Albert Boadella y sus Joglars celebran su 50 aniversario retomando con El Nacional (ya estrenada en 1993) una crítica totalmente actual de la mercantilización del arte y la pérdida de lo poético en los valores de la cultura, vigente 18 años después en el panorama cultural del país. Una ejemplo más de la perfecta simbiosis entre la  crítica social y el humor inteligente de la que siempre ha hecho gala la compañía. Hasta el 13 de noviembre en el Nuevo Teatro Alcalá. El Nacional, un vetusto y decrépito teatro dedicado exclusivamente a la ópera, es custodiado por el anciano acomodador Don José, encarnado por un magnífico Ramón Fontseré, que se enfrasca en una lucha suicida por devolverle el esplendor pasado en plena crisis económica y artística. Se esfuerza en preparar a un grupo de indigentes que conformarán una insólita compañía.

 

La idea es recuperar la grandeza del coliseo con un montaje del Rigoletto de Verdi, personaje bufón y deforme que se convierte en la imagen pesimista de las artes escénicas. Acompañan a Don José en la escena algunos actores ya clásicos en los montajes de Els Joglars, como Jesús Agelet o Minnie Marx, la soprano Begoña Alberdi, presente en la primera puesta en escena de la obra a principios de los 90 y perfecta en su voz y su representación, y el barítono Enrique Sánchez-Ramos, entre otros.
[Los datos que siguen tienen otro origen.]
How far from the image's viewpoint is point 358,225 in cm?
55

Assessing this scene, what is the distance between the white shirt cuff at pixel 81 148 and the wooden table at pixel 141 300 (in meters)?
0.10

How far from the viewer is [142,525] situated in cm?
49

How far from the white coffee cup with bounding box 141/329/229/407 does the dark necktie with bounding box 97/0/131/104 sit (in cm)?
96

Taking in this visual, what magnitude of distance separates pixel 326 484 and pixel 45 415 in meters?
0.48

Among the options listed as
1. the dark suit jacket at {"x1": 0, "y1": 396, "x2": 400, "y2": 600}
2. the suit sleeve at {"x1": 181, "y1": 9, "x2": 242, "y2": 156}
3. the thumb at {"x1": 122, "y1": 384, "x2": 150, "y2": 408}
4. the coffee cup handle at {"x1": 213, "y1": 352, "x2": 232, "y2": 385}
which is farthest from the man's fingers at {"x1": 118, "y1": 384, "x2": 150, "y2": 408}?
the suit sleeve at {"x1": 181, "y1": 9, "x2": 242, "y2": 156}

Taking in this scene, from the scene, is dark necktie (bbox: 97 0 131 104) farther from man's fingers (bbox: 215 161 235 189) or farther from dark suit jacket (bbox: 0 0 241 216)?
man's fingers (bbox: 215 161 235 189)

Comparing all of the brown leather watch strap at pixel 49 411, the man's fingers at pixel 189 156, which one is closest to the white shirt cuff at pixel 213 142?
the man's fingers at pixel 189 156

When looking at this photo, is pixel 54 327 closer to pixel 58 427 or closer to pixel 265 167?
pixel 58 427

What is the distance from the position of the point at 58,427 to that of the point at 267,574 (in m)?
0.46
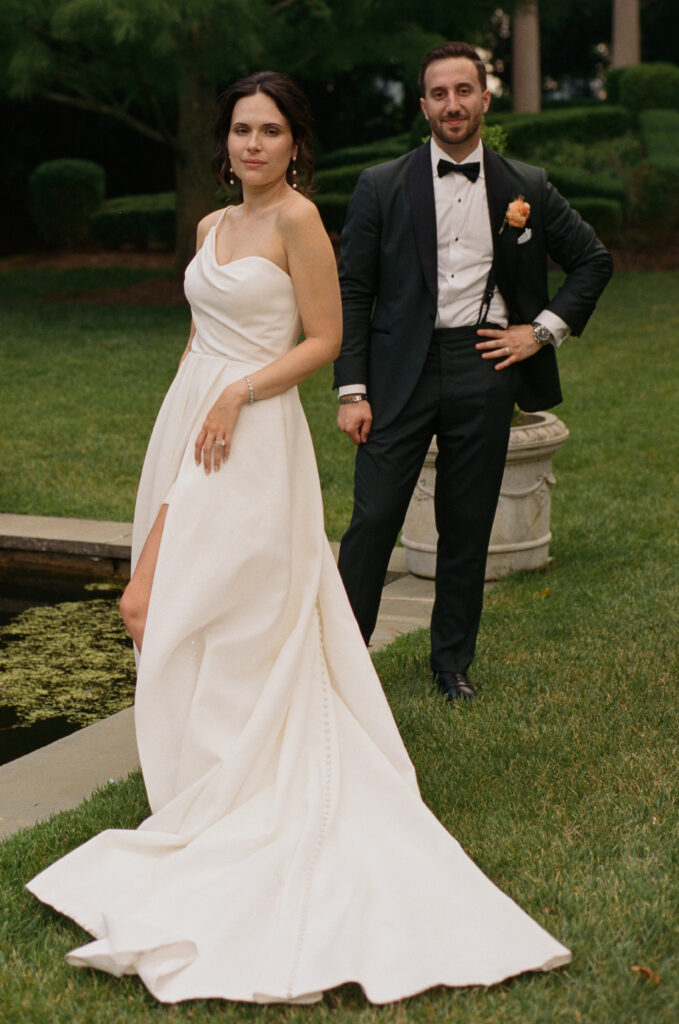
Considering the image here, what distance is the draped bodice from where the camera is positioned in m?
3.56

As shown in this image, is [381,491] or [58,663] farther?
[58,663]

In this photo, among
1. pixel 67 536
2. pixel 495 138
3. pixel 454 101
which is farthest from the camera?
pixel 67 536

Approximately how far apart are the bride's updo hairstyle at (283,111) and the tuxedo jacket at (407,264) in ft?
2.62

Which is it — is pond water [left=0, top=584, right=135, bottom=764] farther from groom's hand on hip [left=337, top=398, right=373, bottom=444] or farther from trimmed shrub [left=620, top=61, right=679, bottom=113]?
trimmed shrub [left=620, top=61, right=679, bottom=113]

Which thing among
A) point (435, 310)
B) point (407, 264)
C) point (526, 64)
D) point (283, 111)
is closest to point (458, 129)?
point (407, 264)

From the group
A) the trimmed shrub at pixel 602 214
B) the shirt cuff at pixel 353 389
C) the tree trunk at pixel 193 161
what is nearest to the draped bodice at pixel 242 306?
the shirt cuff at pixel 353 389

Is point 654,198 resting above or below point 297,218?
below

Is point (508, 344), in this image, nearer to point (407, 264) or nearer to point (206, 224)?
point (407, 264)

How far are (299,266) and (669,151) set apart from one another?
19810mm

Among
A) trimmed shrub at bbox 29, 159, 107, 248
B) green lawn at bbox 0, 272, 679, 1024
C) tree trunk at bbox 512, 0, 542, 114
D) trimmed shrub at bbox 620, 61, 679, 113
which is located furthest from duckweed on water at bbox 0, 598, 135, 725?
tree trunk at bbox 512, 0, 542, 114

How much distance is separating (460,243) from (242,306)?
1.30 m

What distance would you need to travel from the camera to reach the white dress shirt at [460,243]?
4609mm

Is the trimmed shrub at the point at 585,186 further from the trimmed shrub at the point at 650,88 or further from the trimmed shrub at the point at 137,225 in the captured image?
→ the trimmed shrub at the point at 137,225

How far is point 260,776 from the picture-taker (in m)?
3.44
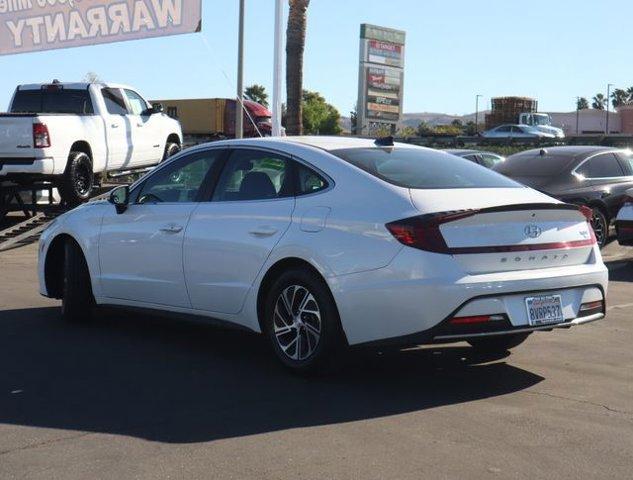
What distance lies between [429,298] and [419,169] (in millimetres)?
1240

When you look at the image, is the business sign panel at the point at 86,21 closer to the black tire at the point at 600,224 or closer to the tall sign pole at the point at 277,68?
the tall sign pole at the point at 277,68

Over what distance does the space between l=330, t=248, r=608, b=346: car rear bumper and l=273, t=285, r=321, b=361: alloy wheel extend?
0.97 ft

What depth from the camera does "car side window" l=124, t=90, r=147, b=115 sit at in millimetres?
18250

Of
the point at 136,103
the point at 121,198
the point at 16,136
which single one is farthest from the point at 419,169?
the point at 136,103

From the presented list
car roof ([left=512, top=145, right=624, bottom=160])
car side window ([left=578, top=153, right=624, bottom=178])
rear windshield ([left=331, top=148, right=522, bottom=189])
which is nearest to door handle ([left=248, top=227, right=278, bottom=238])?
rear windshield ([left=331, top=148, right=522, bottom=189])

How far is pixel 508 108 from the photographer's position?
66625 mm

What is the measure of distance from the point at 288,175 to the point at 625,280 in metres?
6.66

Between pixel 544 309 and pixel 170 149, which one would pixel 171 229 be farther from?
pixel 170 149

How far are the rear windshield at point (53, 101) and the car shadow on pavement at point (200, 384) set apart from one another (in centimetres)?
993

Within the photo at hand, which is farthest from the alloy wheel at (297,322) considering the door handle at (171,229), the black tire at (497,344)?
the black tire at (497,344)

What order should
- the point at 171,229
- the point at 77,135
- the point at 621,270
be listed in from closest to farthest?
the point at 171,229 → the point at 621,270 → the point at 77,135

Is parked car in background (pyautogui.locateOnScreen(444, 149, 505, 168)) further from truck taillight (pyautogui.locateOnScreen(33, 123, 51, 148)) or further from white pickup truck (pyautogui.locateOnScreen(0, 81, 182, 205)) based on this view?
truck taillight (pyautogui.locateOnScreen(33, 123, 51, 148))

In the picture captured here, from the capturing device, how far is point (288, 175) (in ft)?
22.3

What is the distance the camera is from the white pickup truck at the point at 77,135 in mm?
15586
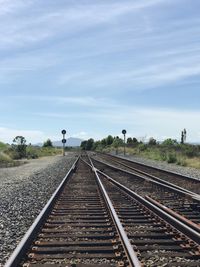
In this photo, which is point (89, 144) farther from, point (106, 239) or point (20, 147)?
point (106, 239)

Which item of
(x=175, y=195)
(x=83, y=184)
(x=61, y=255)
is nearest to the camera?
(x=61, y=255)

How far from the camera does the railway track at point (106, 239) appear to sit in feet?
21.4

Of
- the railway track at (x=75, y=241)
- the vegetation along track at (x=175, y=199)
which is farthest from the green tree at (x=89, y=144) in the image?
the railway track at (x=75, y=241)

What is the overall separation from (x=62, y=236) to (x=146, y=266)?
90.3 inches

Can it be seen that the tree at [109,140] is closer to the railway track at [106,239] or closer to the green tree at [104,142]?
the green tree at [104,142]

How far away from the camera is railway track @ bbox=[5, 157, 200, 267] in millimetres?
6527

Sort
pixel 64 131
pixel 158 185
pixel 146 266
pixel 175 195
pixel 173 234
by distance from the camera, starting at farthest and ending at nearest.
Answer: pixel 64 131
pixel 158 185
pixel 175 195
pixel 173 234
pixel 146 266

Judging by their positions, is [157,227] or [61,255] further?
[157,227]

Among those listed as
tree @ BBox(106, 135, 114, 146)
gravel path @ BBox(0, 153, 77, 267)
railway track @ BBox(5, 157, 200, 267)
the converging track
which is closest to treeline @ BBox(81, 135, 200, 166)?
tree @ BBox(106, 135, 114, 146)

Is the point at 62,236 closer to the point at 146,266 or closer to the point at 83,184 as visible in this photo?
the point at 146,266

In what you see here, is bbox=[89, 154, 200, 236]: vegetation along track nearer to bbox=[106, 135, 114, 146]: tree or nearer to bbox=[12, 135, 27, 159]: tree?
bbox=[12, 135, 27, 159]: tree

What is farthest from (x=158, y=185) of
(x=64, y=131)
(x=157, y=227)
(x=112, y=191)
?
(x=64, y=131)

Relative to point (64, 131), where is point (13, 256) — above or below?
below

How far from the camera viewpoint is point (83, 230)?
8.65 m
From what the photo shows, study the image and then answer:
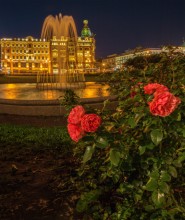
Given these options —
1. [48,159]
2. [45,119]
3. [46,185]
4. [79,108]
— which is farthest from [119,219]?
[45,119]

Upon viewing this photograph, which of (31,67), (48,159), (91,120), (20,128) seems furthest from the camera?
(31,67)

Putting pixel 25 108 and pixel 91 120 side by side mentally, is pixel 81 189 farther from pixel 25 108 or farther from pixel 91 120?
pixel 25 108

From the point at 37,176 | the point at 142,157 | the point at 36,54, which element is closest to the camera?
the point at 142,157

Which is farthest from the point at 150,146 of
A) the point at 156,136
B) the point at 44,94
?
the point at 44,94

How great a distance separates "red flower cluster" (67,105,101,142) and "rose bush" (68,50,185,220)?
6 cm

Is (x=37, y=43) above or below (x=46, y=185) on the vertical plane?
above

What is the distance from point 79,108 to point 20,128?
5771 mm

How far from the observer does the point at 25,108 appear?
1041 centimetres

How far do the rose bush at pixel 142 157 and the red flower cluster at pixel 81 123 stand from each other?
6 cm

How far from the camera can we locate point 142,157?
7.95 ft

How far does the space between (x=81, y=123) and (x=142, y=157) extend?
0.58 m

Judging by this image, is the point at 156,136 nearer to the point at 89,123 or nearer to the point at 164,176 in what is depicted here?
the point at 164,176

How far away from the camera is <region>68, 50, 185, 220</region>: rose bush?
6.87 ft

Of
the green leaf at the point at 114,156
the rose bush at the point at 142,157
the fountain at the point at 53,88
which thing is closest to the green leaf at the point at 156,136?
the rose bush at the point at 142,157
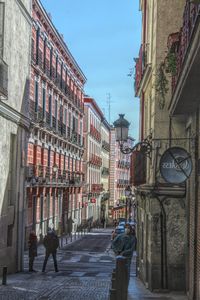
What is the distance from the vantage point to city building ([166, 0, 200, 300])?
8648 mm

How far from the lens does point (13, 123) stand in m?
18.9

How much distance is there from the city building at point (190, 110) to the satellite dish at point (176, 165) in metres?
0.60

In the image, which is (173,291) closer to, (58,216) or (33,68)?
(33,68)

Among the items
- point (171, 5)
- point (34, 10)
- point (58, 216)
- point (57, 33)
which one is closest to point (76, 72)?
point (57, 33)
Los personajes de la obra son puros olvidados de la sociedad (putas yonkis, farsantes, inmigrantes, ladrones de poca monta, etc.) presentados a modo caricaturesco y bastante esperpéntico, y con la ayuda de elementos casi circenses, mezclan teatro y ópera, interconectando ambas disciplinas artísticas, aunque nunca se hayan encontrado lejos la una de la otra. Los personajes teatrales interpretan a personajes operísticos, y el final de estos últimos anticipará el final de sus alter egos, confundiéndolos en “el sagrado altar de la vida”. castadiva

En comparación con el montaje inicial de 1993, Boadella ha añadido mucha más música, nunca gratuita, que sirve de hilo conductor. Fragmentos de La Bohème, Norma o Rigoletto elevan y acompañan al espectador y crean un marco perfecto que impulsa el desarrollo dramático, rodeado de críticas no especialmente ocultas a la realidad social: los indignados, la Ley Antitabaco, los sindicatos, etc.
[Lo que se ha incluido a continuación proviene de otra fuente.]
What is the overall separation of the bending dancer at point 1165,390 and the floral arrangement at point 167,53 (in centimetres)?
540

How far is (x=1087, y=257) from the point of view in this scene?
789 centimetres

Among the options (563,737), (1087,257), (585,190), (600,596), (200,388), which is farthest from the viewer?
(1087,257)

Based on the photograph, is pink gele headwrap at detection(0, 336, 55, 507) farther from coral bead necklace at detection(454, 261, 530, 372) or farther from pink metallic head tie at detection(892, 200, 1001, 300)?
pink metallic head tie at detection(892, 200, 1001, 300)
La libertad creativa e ideológica, la crítica y el humor son las señas de identidad de Albert Boadella y han convertido a Els Joglars en una compañía de culto, que conecta con el público obligándole a la reflexión más allá de las puertas del teatro, con independencia de sus sensibilidades políticas. Forman parte de la digna profesión desempeñada por “cabrones, putas y maricones, y cuya magia estriba en que sobre el escenario los cabrones se transforman en héroes, las putas en vírgenes y los maricones en donjuanes”. Reflejo perfecto de la vida misma.